Important Terms:
PCI: Payment Card Industry
PCI DSS: Payment Card Industry Data Security Standard
SAQ: Self-Assessment Questionnaire
AOC: Attestation of Compliance
MOTO: Mail Order/Telephone Order
POS: Point of Sale
Understanding PCI Compliance:
- As a FusionPay customer, you are responsible for securely storing, processing, and transmitting cardholder data.
- The PCI Data Security Standard (PCI DSS) is developed and maintained by the PCI Security Standards Council to provide a set of requirements for the prevention, detection and reaction to cardholder data security breaches that could affect a business.
- To become PCI compliant, a business needs to implement and maintain a series of requirements that create a secure payments environment, protecting your customers and maintaining privacy for their payment card data.
- To certify compliance, complete a Self-Assessment Questionnaire (SAQ) and provide an Attestation of Compliance (AOC) annually.
PCI Compliance Levels:
- To become PCI compliant, your business needs to implement and maintain a series of requirements that create a secure payment environment, protecting your customers and maintaining privacy for their payment card data. To certify compliance, most merchants (except extremely large ones) must complete a Self-Assessment Questionnaire (SAQ) and provide an Attestation of Compliance (AOC) annually.
- The size of your business and the number and type of transactions you complete each year determines the level of compliance you must maintain and the complexity of the SAQ you must complete. Overall, there are four levels of PCI compliance.
- Small businesses processing fewer than 1 million transactions per year are considered Level 4 merchants; as long as fewer than 20,000 of those transactions are classified as e-commerce (your customers enter transactions themselves on a website). If your credit card processing exceeds those levels, your business falls into a higher compliance level.
- How you process your transactions is also important. There are different types of SAQ for merchants who process exclusively card-not-present MOTO (mail order/telephone order) transactions, e-commerce (web) transactions, card-present POS (Point of Sale, this includes using a swipe device on a mobile phone or tablet) transactions, or a combination of the three.
PCI Program Benefits:
- The PCI program provides your business with an electronic solution to attest to your annual PCI status, providing you with the ability to perform vulnerability scans if necessary.

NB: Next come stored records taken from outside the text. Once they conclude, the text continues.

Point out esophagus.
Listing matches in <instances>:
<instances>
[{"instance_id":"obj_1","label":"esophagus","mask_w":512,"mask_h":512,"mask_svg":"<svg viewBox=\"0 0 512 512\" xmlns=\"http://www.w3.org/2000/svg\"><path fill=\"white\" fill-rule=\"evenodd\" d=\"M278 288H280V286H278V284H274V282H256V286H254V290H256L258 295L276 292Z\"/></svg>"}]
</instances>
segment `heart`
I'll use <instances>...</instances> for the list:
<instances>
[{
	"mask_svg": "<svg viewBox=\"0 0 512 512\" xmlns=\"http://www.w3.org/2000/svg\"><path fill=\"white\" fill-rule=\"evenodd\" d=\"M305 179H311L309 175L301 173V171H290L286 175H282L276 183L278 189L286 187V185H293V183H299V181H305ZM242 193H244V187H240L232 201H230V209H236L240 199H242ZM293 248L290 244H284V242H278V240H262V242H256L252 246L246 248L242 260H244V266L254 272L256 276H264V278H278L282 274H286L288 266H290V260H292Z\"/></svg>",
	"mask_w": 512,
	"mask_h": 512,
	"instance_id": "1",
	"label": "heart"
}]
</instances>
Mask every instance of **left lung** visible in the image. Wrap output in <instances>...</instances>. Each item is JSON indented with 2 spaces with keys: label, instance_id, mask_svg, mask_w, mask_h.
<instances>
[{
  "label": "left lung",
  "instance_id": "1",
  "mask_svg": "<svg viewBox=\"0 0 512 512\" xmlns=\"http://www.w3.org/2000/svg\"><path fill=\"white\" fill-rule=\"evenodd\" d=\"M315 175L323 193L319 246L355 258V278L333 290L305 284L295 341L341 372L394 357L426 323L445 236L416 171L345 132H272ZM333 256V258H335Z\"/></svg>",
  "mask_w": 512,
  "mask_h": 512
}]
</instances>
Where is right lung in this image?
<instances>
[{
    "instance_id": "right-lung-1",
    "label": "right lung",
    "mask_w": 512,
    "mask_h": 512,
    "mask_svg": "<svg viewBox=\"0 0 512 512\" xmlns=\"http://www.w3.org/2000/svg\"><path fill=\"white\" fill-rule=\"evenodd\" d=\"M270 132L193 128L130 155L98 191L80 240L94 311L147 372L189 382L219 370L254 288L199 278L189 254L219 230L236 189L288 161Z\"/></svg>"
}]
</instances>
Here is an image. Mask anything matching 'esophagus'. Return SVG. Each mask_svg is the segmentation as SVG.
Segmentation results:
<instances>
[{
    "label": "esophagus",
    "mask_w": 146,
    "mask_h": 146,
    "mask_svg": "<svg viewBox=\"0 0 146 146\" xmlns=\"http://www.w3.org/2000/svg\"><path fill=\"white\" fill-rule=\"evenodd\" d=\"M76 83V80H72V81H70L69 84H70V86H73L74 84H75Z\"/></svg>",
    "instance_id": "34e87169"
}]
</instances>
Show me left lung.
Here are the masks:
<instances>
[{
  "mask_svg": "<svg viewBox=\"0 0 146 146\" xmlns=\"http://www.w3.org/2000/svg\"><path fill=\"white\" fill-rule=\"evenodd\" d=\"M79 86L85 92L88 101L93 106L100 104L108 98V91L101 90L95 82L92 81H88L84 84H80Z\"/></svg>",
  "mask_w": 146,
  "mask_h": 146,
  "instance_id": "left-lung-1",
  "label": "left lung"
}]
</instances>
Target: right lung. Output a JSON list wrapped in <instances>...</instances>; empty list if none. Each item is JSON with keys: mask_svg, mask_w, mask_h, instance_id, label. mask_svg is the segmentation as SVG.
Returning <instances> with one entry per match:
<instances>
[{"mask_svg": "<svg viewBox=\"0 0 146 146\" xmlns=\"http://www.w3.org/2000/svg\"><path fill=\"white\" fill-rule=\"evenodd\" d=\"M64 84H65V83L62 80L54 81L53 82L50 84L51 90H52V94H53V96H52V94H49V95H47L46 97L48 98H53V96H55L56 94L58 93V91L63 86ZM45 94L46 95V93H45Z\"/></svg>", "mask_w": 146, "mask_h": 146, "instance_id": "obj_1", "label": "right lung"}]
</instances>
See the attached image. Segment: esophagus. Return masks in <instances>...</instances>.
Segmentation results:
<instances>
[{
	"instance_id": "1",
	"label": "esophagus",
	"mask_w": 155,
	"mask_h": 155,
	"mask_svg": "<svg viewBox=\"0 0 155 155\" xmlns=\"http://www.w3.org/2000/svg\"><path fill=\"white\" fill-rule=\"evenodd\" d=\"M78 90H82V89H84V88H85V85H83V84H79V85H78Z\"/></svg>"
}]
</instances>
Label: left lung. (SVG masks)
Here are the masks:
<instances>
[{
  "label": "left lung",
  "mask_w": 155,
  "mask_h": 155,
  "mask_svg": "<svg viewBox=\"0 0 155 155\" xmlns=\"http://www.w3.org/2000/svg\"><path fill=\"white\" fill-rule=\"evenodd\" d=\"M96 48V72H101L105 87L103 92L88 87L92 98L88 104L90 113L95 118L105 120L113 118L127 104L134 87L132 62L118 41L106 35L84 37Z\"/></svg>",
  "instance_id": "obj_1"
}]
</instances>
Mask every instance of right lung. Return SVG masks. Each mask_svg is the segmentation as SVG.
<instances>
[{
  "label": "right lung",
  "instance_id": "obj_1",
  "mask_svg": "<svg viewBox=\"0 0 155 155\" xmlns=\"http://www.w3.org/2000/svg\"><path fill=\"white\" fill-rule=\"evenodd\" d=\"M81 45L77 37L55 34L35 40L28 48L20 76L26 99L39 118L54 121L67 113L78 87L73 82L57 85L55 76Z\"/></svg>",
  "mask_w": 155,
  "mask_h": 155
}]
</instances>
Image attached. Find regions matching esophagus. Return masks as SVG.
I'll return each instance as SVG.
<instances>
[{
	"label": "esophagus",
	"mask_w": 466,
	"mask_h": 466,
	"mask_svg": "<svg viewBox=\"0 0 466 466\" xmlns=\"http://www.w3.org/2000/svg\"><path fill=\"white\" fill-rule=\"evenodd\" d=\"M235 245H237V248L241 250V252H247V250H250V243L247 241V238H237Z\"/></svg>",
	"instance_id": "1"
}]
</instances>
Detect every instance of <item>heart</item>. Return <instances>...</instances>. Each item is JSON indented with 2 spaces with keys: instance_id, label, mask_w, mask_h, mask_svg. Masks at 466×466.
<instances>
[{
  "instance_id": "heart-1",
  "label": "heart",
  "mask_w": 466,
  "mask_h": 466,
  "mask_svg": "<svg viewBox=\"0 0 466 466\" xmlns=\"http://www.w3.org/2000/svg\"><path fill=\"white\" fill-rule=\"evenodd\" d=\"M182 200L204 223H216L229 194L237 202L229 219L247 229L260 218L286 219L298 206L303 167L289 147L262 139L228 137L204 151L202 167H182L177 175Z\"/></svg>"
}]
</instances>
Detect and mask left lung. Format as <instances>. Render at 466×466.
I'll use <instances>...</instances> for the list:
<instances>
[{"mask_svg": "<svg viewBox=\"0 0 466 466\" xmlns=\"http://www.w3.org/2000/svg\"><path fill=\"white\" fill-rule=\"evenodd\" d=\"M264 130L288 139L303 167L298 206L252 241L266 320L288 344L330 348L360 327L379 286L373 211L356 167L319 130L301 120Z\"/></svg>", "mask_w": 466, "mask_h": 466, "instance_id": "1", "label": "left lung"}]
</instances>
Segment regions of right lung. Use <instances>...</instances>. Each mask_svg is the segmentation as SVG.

- You can review your compliance status and annual renewal date at any time.
- Upon completion of PCI, you will have access to a validation certificate you can provide to all of your customers that you take the security of their credit card information seriously.
Maintaining PCI Compliance:
- Only process credit cards using a PCI Compliant Service Provider or PCI Approved Software.
- Always protect cardholder data. This means:
- Encrypting ANY electronic storage of full credit and debit card numbers.
- Any paper document containing a full credit card number must be kept in a secure location (locked file drawer/safe) when not in use.
- Only employees with a business need should have access to credit card numbers.
- Prohibit sharing of User Ids and Passwords and use of Group User accounts.
- Require strong passwords (7+ alpha-numeric characters) for all system access.
- Immediately disable access for all terminated employees.
- Always protect cardholder data. This means:
- Secure all your business computers by installing and activating personal firewalls and anti-virus/anti-malware software and disabling all generic or default User accounts and passwords.
- Create a security policy for your business that addresses all aspects of the PCI DSS.